The Science behind life insurance and why we don’t think we need it.

Deep down, most of us probably know that it’s a good investment in our future. But the truth is many people struggle to engage with life insurance enough to actually buy it, and for those that do, more struggle to keep it, review it and feel comfortable with it.

Some of the issues are based on effort –life insurance isn’t an easily accessible product, and it requires people to read an entire Product Disclosure Statement (PDS) or spend a lot of time with financial advisers if they really want to understand it.  

However, some of the issues people have in engaging with life insurance are rooted in natural human behaviour, and research in behavioural science allows us to understand what those causes are.

We’re overconfident

Try a simple exercise:

On a scale from 0-10, rate how safe you are as a driver compared to others –
where 0 is least safe, 5 is average, and 10 is the safest.

Simple tasks like this have been replicated time and time again in science. One of the more famous examples in America found that 93% of American drivers rate themselves as better than average. [i]

What this means

Given how averages work, that result is statistically impossible and can’t be true. However, people often fall prey to something called comparative optimism, which simply means we often think we’re “better than average”. We think that good things are more likely to happen to us, whereas bad things are more likely to happen to others.

This overconfidence tends to make us think life insurance is more relevant for other people than it is for us, even though that’s probably not the case.

■ GOALS ■
**1)** In the life insurance article, what four things do people struggle to do with life insurance?
**2)** What share of American drivers, according to the life insurance article, rated themselves as better than average?
**3)** Write out the life insurance article from "However, some of" to "is the safest.", swapping "driver" for "cyclist".
The material that comes next is separate from the life insurance article.

Questions about scenes in images
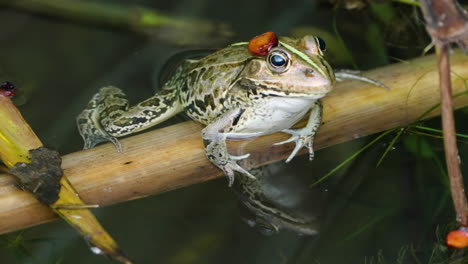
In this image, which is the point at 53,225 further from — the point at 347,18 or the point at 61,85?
the point at 347,18

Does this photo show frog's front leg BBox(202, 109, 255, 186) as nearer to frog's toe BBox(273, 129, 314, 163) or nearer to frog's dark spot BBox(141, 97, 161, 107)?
frog's toe BBox(273, 129, 314, 163)

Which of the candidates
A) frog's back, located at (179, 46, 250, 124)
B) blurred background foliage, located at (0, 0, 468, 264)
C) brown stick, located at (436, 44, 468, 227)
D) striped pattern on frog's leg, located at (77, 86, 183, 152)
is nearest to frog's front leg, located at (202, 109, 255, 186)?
frog's back, located at (179, 46, 250, 124)

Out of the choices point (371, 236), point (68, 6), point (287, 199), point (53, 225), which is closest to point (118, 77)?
point (68, 6)

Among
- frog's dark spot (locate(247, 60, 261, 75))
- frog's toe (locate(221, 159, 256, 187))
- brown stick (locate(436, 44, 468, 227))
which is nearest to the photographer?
brown stick (locate(436, 44, 468, 227))

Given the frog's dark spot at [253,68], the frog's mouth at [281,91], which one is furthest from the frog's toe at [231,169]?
the frog's dark spot at [253,68]

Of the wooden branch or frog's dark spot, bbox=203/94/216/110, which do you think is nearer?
the wooden branch

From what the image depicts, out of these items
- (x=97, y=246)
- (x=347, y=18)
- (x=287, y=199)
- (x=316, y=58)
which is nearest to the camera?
(x=97, y=246)

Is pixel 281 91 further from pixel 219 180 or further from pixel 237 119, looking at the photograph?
pixel 219 180
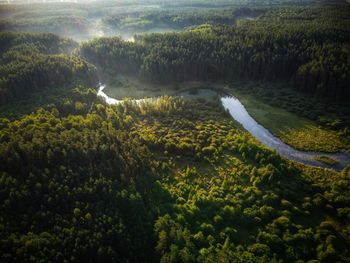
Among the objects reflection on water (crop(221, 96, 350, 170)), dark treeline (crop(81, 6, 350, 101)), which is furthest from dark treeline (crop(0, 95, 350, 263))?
dark treeline (crop(81, 6, 350, 101))

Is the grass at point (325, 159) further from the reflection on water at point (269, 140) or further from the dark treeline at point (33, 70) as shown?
the dark treeline at point (33, 70)

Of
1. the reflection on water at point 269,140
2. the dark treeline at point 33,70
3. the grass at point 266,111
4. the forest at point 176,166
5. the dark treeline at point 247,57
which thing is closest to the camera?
the forest at point 176,166

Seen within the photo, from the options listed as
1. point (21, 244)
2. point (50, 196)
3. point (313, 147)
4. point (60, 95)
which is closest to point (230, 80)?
point (313, 147)

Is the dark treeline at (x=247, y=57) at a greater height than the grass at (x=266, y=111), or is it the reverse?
the dark treeline at (x=247, y=57)

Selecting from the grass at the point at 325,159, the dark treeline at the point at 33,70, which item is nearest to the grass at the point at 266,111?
the grass at the point at 325,159

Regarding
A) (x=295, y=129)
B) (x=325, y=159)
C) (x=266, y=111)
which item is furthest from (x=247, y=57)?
(x=325, y=159)

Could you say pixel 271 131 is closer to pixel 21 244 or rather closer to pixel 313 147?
pixel 313 147

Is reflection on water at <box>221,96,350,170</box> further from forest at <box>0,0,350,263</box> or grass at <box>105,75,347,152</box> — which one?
forest at <box>0,0,350,263</box>

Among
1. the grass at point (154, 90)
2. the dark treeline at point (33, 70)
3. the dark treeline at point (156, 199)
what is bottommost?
the dark treeline at point (156, 199)
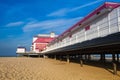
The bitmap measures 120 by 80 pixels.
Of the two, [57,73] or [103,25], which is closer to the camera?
[57,73]

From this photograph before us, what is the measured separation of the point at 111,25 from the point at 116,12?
99 cm

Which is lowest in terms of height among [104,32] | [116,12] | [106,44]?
[106,44]

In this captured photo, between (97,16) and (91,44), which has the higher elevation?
(97,16)

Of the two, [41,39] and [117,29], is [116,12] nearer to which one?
[117,29]

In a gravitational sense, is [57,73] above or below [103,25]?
below

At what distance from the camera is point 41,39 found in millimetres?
76250

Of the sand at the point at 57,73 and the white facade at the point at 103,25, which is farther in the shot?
the white facade at the point at 103,25

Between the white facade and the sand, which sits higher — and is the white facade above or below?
above

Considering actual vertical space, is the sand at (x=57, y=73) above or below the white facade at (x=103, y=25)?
below

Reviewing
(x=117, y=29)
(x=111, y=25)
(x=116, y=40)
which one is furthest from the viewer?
(x=111, y=25)

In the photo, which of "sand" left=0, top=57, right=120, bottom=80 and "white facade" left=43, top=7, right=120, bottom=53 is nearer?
"sand" left=0, top=57, right=120, bottom=80

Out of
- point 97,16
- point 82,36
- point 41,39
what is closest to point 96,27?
point 97,16

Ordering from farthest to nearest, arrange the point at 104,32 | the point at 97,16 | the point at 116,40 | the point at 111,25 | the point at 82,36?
the point at 82,36 < the point at 97,16 < the point at 104,32 < the point at 111,25 < the point at 116,40

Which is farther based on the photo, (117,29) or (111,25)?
(111,25)
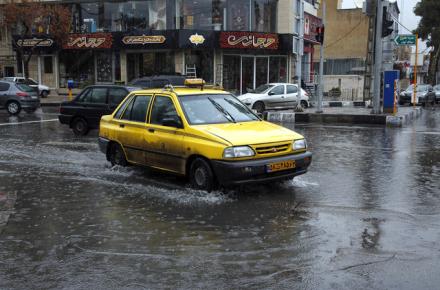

■ RESPONSES TO THE TASKS ■
**1)** Buy it, keep it, review it, and feel comfortable with it.

**2)** 93%

**3)**
However, some of the issues people have in engaging with life insurance are rooted in natural human behaviour, and research in behavioural science allows us to understand what those causes are.

We’re overconfident

Try a simple exercise:

On a scale from 0-10, rate how safe you are as a cyclist compared to others –
where 0 is least safe, 5 is average, and 10 is the safest.